◆ **Exercise task**:
Present the data once more in exactly its original form.

__________________________________________________

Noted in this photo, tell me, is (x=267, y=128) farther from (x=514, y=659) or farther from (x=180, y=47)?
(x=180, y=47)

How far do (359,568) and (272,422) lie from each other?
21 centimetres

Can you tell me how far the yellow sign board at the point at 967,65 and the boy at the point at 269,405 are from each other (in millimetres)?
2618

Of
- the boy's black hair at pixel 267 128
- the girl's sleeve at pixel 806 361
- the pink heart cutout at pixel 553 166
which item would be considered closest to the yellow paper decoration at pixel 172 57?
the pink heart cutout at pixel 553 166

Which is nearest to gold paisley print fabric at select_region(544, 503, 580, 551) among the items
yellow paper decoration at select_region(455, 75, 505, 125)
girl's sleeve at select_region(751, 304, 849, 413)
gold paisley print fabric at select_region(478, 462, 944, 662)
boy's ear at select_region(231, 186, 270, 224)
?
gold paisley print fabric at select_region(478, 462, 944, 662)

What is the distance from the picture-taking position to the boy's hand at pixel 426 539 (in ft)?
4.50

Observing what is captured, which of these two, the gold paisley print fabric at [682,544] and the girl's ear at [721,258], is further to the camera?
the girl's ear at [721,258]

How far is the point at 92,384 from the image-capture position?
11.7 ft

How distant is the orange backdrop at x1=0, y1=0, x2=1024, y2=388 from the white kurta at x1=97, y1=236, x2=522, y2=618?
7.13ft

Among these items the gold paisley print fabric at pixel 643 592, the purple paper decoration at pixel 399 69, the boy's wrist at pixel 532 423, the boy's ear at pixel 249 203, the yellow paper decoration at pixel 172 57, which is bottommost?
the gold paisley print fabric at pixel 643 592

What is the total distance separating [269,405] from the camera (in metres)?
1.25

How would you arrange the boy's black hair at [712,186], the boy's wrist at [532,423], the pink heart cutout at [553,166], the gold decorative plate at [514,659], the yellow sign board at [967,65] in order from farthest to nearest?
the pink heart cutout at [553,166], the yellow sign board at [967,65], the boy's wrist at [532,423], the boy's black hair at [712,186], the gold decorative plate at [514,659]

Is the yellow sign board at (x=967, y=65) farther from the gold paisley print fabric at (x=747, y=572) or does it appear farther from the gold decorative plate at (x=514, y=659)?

__________________________________________________

◆ **Answer in full**:
Noted in this photo, tell me, is (x=267, y=128) farther from (x=514, y=659) or farther from (x=180, y=47)?
(x=180, y=47)

How far do (359,568) and (272,422) lie from each other?
21 centimetres

Can you tell me how far the yellow sign board at the point at 967,65 and the boy at the point at 269,405 are from each other (in millimetres)?
2618

Of
- the boy's black hair at pixel 267 128
- the girl's sleeve at pixel 806 361
- the pink heart cutout at pixel 553 166
which item would be considered closest to the yellow paper decoration at pixel 172 57?
the pink heart cutout at pixel 553 166

Which is nearest to gold paisley print fabric at select_region(544, 503, 580, 551) among the items
yellow paper decoration at select_region(455, 75, 505, 125)
girl's sleeve at select_region(751, 304, 849, 413)
gold paisley print fabric at select_region(478, 462, 944, 662)
boy's ear at select_region(231, 186, 270, 224)
?
gold paisley print fabric at select_region(478, 462, 944, 662)

What is the distance from the picture-taking position to the boy's hand at pixel 426 539 (in ft)?
4.50

Observing what is captured, which of these two, the gold paisley print fabric at [682,544] and the girl's ear at [721,258], is further to the camera?
the girl's ear at [721,258]

How far is the point at 92,384 from the image-capture position?
11.7 ft

How distant is the orange backdrop at x1=0, y1=0, x2=1024, y2=388 from the white kurta at x1=97, y1=236, x2=522, y2=618?
7.13ft

Among these items the gold paisley print fabric at pixel 643 592, the purple paper decoration at pixel 399 69, the boy's wrist at pixel 532 423, the boy's ear at pixel 249 203, the yellow paper decoration at pixel 172 57, which is bottommost?
the gold paisley print fabric at pixel 643 592

What is the total distance separating [269,405] from the camera (in metres)?
1.25

How would you arrange the boy's black hair at [712,186], the boy's wrist at [532,423], the pink heart cutout at [553,166], the gold decorative plate at [514,659], the yellow sign board at [967,65] in order from farthest to nearest?
the pink heart cutout at [553,166], the yellow sign board at [967,65], the boy's wrist at [532,423], the boy's black hair at [712,186], the gold decorative plate at [514,659]

Is the yellow sign board at (x=967, y=65) farther from the gold paisley print fabric at (x=747, y=572) or does it appear farther from the gold decorative plate at (x=514, y=659)?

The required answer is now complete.